During normal wound healing, formation of scar tissue is an essential part of skin repair and recovery.
In abnormal cases, scar tissues overgrow and form raised, hard lumps resulting in the formation of a keloid.
Keloids can be found on any part of the body after skin injury.
They may be cosmetically unpleasant but are largely asymptomatic. Rarely, keloids may cause pain and itch
Post Cesarean section (c-section) scars are a commonly seen type of keloid that occurs after pregnancy.
During the c-section, the surgeon would usually make a linear incision of around 4 to 6 inches along the lower abdomen to remove the baby.
In normal cases, the wound should heal and appear as a faded line which is barely noticeable. However, some individuals may over produce scar tissue, resulting in the formation of keloids.
These scars appear as thick, raised, red bumps over the surgical incision site.
Corticosteroid keloid injections are anti-inflammatory and are the most commonly performed procedure for keloid scars.
Dr Edwin prefers to use Triamcinolone Acetate which is well studied for the treatment of keloids.
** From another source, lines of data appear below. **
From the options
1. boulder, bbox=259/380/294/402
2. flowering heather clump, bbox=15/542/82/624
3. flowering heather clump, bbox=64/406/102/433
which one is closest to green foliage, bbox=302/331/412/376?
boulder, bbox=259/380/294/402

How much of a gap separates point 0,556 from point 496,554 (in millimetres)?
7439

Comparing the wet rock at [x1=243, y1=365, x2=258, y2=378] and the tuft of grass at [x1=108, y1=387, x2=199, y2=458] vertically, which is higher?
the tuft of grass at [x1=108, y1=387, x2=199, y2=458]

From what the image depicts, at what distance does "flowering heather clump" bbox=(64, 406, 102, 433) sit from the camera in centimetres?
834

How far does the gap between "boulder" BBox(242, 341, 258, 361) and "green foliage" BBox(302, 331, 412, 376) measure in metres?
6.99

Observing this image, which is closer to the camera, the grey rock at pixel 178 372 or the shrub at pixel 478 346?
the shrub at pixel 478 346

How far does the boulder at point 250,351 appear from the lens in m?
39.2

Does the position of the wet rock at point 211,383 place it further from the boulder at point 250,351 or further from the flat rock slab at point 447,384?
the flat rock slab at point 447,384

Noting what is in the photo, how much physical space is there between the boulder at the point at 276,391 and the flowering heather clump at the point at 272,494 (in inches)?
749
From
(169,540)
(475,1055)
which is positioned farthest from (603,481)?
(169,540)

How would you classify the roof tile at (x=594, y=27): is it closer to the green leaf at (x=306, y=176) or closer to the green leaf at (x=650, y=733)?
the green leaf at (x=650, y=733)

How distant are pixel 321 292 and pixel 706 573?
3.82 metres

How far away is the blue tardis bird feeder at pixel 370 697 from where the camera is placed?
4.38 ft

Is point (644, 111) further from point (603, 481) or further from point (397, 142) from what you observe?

They are injected directly into the keloid to reduce its size and prevent further growth.
After one injection, the keloid may reduce by 50 to 90% in size. Patients may undergo a second injection 1 month after for further improvement.
Rarely, stubborn keloids may require multiple treatments to achieve good results.
Regular keloid injections 3 to 4 times a year are sometimes needed to maintain optimal results.
Silicone Scar Gel
Studies have reported improvement in keloid scars after daily application of Silicone gel for 4 to 6 months.
Laser Keloid Removal
Ablative lasers like the CO2 laser can reduce the size and improve the appearance of keloid scars. It is normally used in conjunction with keloid injections and are reserved for large or stubborn keloid scars that do not respond well to injections.
Keloid removal surgery
Surgical excision of keloids is rarely done as it has a high recurrence rate of keloid formation post-surgery.
Dr Edwin usually recommends to start with Keloid Injections as Laser Keloid Removal and Keloid Removal Surgery both run the risk of new keloid formation.
Keloid injections are safe with minimal systemic risks (i.e minimal impact on one's general health).
Side effects are localised to the treatment area such as swelling, bruising and redness.
Other rarer side effects include skin thinning, hypopigmentation, atrophic scarring and telangiectasia.
Every clinic offers different keloid scar treatment options. No one clinic is same as the other. If you want to make sure that keloid treatments are performed safely and effectively, make sure that the clinic is experienced in offering such keloid injections. The clinic should also offer information on the various types of keloid treatments before proceeding.